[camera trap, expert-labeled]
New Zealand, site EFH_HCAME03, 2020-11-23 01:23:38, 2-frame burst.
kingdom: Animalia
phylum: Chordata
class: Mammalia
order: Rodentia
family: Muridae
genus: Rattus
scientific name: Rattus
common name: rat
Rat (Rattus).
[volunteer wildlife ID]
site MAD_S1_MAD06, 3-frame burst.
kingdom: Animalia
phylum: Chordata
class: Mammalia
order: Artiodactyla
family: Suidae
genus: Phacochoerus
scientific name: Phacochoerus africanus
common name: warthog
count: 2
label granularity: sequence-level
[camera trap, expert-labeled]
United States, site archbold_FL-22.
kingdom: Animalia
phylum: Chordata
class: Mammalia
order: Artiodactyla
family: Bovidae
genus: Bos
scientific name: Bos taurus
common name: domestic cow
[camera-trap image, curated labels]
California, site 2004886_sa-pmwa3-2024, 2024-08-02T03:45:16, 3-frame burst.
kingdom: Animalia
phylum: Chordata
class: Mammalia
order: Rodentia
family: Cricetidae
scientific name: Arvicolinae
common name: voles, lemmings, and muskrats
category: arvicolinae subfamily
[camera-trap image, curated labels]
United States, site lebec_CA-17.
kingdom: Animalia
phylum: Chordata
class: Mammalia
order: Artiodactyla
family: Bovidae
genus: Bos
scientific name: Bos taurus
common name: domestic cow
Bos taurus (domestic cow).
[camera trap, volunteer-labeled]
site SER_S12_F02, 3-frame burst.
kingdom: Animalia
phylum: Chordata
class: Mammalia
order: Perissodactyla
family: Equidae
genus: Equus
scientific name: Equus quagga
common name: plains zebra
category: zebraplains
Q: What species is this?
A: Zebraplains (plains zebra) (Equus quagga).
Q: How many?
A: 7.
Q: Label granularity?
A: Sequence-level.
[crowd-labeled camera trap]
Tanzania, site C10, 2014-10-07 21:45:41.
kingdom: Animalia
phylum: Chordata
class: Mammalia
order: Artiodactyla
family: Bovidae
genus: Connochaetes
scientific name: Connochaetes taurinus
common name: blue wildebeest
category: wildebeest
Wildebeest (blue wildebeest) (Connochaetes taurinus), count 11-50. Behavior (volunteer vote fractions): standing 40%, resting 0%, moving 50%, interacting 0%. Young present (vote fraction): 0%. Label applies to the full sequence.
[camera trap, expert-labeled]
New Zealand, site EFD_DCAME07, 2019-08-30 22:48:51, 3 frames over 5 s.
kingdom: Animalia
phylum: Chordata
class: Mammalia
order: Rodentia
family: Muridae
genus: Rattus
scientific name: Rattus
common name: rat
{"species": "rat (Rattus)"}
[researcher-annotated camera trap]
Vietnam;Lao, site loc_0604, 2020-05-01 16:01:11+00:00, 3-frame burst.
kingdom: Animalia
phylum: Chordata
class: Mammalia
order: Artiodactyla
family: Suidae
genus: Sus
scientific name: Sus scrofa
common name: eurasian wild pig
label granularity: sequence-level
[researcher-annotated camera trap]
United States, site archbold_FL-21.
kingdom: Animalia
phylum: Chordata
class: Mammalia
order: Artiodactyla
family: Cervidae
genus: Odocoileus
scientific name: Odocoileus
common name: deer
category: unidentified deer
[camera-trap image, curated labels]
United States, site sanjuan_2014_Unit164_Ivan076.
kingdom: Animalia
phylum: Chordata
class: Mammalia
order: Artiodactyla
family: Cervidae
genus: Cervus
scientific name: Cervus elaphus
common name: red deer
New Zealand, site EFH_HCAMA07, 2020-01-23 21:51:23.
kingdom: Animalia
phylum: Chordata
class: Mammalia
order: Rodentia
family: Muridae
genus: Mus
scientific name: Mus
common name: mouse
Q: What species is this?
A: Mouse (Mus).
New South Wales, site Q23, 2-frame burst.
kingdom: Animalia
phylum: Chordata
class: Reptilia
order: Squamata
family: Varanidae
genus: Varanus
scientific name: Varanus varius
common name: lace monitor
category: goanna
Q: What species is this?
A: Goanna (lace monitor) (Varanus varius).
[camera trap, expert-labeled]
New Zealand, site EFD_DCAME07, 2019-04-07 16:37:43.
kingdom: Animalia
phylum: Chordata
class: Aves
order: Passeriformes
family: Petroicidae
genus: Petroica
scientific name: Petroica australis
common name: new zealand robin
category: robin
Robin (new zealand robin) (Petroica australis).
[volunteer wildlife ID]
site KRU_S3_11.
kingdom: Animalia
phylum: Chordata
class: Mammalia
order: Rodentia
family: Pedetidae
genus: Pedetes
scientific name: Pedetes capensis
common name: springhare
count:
══════════
Problem to solve:
Look above for the line with "site MAD_S1_MAD06, 3-frame burst."; retype exactly that line, every line after it up to the line with "common name: blue wildebeest", and that line too, nothing else.

Task result:
site MAD_S1_MAD06, 3-frame burst.
kingdom: Animalia
phylum: Chordata
class: Mammalia
order: Artiodactyla
family: Suidae
genus: Phacochoerus
scientific name: Phacochoerus africanus
common name: warthog
count: 2
label granularity: sequence-level
[camera trap, expert-labeled]
United States, site archbold_FL-22.
kingdom: Animalia
phylum: Chordata
class: Mammalia
order: Artiodactyla
family: Bovidae
genus: Bos
scientific name: Bos taurus
common name: domestic cow
[camera-trap image, curated labels]
California, site 2004886_sa-pmwa3-2024, 2024-08-02T03:45:16, 3-frame burst.
kingdom: Animalia
phylum: Chordata
class: Mammalia
order: Rodentia
family: Cricetidae
scientific name: Arvicolinae
common name: voles, lemmings, and muskrats
category: arvicolinae subfamily
[camera-trap image, curated labels]
United States, site lebec_CA-17.
kingdom: Animalia
phylum: Chordata
class: Mammalia
order: Artiodactyla
family: Bovidae
genus: Bos
scientific name: Bos taurus
common name: domestic cow
Bos taurus (domestic cow).
[camera trap, volunteer-labeled]
site SER_S12_F02, 3-frame burst.
kingdom: Animalia
phylum: Chordata
class: Mammalia
order: Perissodactyla
family: Equidae
genus: Equus
scientific name: Equus quagga
common name: plains zebra
category: zebraplains
Q: What species is this?
A: Zebraplains (plains zebra) (Equus quagga).
Q: How many?
A: 7.
Q: Label granularity?
A: Sequence-level.
[crowd-labeled camera trap]
Tanzania, site C10, 2014-10-07 21:45:41.
kingdom: Animalia
phylum: Chordata
class: Mammalia
order: Artiodactyla
family: Bovidae
genus: Connochaetes
scientific name: Connochaetes taurinus
common name: blue wildebeest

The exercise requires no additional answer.